Les séjours en maison de correction, aux bataillons disciplinaires d’Afrique du Nord, dans les maisons d’arrêt, les maisons centrales ou dans les établissements de relégués contribuent à forger une « empreinte pénitentiaire » que fustigent, après 1945, tous les réformateurs soucieux d’insertion et de réinsertion. Le « bousillage » des corps est partie intégrante de la contre-culture carcérale. Mais le tatouage demeure, stigmate visible sur les mains, les bras et parfois même les visages de l’appartenance au monde de la délinquance, au « Milieu », trace d’un séjour dans un établissement correctionnel.
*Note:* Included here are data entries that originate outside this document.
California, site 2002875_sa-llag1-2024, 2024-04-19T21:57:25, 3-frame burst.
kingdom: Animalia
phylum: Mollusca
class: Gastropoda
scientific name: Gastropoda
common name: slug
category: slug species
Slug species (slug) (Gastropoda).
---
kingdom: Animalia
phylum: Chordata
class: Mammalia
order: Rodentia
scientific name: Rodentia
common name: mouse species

Raymond Asso écrit en 1936 Mon légionnaire, que chantèrent Marie Dubas, Édith Piaf et Serge Gainsbourg : « Il était plein de tatouages / Que j’ai jamais très bien compris / Son cou portait : "pas vu, pas pris" / Sur son cœur on lisait : "personne" / Sur son bras droit un mot : "raisonne". » Le retour dans la société libre exige l’effacement de ces marques devenues honteuses. Les procédés employés, fort douloureux, et partiellement inefficaces renseignent sur la volonté de faire disparaître une marque infamante et honteuse. Sophie Victorien a retrouvé dans les archives des établissements pour mineurs des rapports de médecins sur des jeunes qui tentent de faire disparaître des marqueurs sociaux et correctionnels au moment de chercher du travail. Les photos anthropométriques des relégués du centre de triage de Rouen présentent des portraits de visages partiellement mutilés par ces entreprises d’effacement. « Pas de chance » s’était fait tatouer sur le front un vieux blouson noir. Il conservait sur le front quelques lettres. Sa réinsertion fut toujours problématique et il demeura de très longues années dans l’univers carcéral.

Ce rapide cheminement au travers des hontes sociales de différentes natures incite à privilégier les approches pluridisciplinaires tant les recherches des historiens peuvent gagner à la confrontation avec les concepts forgés par les psychologues et les sociologues, avec les psychologues-cliniciens. Nous sommes conscient de ne pas avoir offert d’exemples étrangers, ni de réflexion sur les hontes nées de la colonisation, ni d’avoir suffisamment creusé les apports des sociologues interactionnistes, Erving Goffman sur les « stigmates » ou Howard S. Becker sur les « entrepreneurs de morale » et les entreprises d’« étiquetage » [47] .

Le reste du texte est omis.